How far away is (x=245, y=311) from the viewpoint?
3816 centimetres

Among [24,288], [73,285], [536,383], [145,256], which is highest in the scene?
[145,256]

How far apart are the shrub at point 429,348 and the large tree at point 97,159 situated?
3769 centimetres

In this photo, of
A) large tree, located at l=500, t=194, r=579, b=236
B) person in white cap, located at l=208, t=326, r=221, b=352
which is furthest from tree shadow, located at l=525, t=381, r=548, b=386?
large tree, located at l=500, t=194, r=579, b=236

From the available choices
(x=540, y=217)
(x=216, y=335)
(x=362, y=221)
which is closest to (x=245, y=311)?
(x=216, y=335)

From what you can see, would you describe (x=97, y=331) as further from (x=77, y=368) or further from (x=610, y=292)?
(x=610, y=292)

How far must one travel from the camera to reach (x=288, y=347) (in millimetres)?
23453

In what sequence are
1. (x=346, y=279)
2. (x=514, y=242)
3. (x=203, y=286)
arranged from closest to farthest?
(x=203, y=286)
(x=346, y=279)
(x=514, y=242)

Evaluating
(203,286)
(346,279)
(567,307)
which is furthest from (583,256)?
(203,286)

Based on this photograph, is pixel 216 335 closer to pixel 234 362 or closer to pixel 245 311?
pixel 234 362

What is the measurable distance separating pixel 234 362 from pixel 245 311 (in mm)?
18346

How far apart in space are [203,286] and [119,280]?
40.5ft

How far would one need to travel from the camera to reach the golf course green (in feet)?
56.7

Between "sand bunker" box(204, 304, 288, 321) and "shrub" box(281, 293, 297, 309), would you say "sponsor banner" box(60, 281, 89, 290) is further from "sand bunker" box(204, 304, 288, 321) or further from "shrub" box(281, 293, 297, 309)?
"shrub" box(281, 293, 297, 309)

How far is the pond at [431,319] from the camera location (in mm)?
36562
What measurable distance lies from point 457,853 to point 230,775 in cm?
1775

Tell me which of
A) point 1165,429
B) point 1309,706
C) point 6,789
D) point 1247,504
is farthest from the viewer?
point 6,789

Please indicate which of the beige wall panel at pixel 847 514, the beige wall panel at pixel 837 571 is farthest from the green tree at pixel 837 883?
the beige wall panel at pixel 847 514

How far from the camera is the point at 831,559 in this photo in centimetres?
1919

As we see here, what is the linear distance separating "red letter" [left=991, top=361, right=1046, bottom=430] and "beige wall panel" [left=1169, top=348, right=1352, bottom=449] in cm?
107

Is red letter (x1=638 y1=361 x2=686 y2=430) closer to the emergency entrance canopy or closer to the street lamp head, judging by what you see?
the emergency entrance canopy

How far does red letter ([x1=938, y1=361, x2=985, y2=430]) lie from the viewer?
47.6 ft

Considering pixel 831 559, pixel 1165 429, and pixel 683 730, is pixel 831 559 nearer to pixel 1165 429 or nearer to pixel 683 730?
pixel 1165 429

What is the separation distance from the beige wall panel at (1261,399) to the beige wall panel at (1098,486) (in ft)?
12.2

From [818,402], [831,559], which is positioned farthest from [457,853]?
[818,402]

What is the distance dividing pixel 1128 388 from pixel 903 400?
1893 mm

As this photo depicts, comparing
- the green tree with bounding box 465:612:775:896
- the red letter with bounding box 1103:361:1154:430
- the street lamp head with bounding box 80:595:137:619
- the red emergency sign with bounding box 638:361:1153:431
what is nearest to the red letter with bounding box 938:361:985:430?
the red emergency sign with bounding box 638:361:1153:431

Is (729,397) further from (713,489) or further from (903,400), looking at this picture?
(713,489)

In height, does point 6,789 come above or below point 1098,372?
---
■ **EXERCISE OBJECTIVE**: The records above should be duplicated in full, exactly as given.

■ **FULL SOLUTION**:
How far away is (x=245, y=311) from the viewpoint?
3816 centimetres

Among [24,288], [73,285], [536,383], [145,256], which is highest in the scene?
[145,256]

How far apart are the shrub at point 429,348 and the large tree at point 97,159 situated?
3769 centimetres

In this photo, of
A) large tree, located at l=500, t=194, r=579, b=236
B) person in white cap, located at l=208, t=326, r=221, b=352
which is furthest from tree shadow, located at l=525, t=381, r=548, b=386?
large tree, located at l=500, t=194, r=579, b=236

From the available choices
(x=540, y=217)
(x=216, y=335)
(x=362, y=221)
which is closest to (x=245, y=311)?
(x=216, y=335)

From what you can see, would you describe (x=97, y=331) as further from (x=77, y=368) or further from (x=610, y=292)?
(x=610, y=292)

How far must one travel from the camera to reach (x=288, y=347) (in millimetres)?
23453

In what sequence are
1. (x=346, y=279)
2. (x=514, y=242)
3. (x=203, y=286)
arranged from closest to farthest?
(x=203, y=286)
(x=346, y=279)
(x=514, y=242)

Evaluating
(203,286)
(346,279)
(567,307)
which is furthest from (583,256)?
(203,286)

Based on this photograph, is pixel 216 335 closer to pixel 234 362 or closer to pixel 245 311?
pixel 234 362

What is the measurable distance separating pixel 234 362 from pixel 245 311 (in mm)?
18346

How far apart in space are [203,286] and [119,280]?
40.5ft

How far would one need to travel from the camera to reach the golf course green (in feet)?
56.7

Between "sand bunker" box(204, 304, 288, 321) and "shrub" box(281, 293, 297, 309), would you say "sponsor banner" box(60, 281, 89, 290) is further from "sand bunker" box(204, 304, 288, 321) or further from "shrub" box(281, 293, 297, 309)?
"shrub" box(281, 293, 297, 309)

How far is the pond at [431,319] from the camera location (in mm)?
36562
What measurable distance lies from point 457,853 to point 230,775 in cm?
1775

Tell me which of
A) point 1165,429
B) point 1309,706
C) point 6,789
D) point 1247,504
is farthest from the viewer?
point 6,789

Please indicate which of the beige wall panel at pixel 847 514, the beige wall panel at pixel 837 571 is farthest from the green tree at pixel 837 883?
the beige wall panel at pixel 847 514

How far from the camera is the point at 831,559 in this photo in centimetres?
1919

As we see here, what is the linear distance separating "red letter" [left=991, top=361, right=1046, bottom=430] and "beige wall panel" [left=1169, top=348, right=1352, bottom=449] in cm?
107

Is red letter (x1=638 y1=361 x2=686 y2=430) closer to the emergency entrance canopy or closer to the street lamp head, judging by what you see?
the emergency entrance canopy

How far does red letter ([x1=938, y1=361, x2=985, y2=430]) lie from the viewer?
47.6 ft

Considering pixel 831 559, pixel 1165 429, and pixel 683 730, is pixel 831 559 nearer to pixel 1165 429 or nearer to pixel 683 730?
pixel 1165 429

What is the separation distance from the beige wall panel at (1261,399) to the beige wall panel at (1098,486) (in ft)?
12.2

From [818,402], [831,559], which is positioned farthest from [457,853]?
[818,402]

What is the distance dividing pixel 1128 388 from pixel 903 400?
1893 mm

As this photo depicts, comparing
- the green tree with bounding box 465:612:775:896
- the red letter with bounding box 1103:361:1154:430
- the street lamp head with bounding box 80:595:137:619
- the red emergency sign with bounding box 638:361:1153:431
what is nearest to the red letter with bounding box 938:361:985:430?
the red emergency sign with bounding box 638:361:1153:431

Is (729,397) further from (713,489) or further from (903,400), looking at this picture?
(713,489)

In height, does point 6,789 come above or below point 1098,372?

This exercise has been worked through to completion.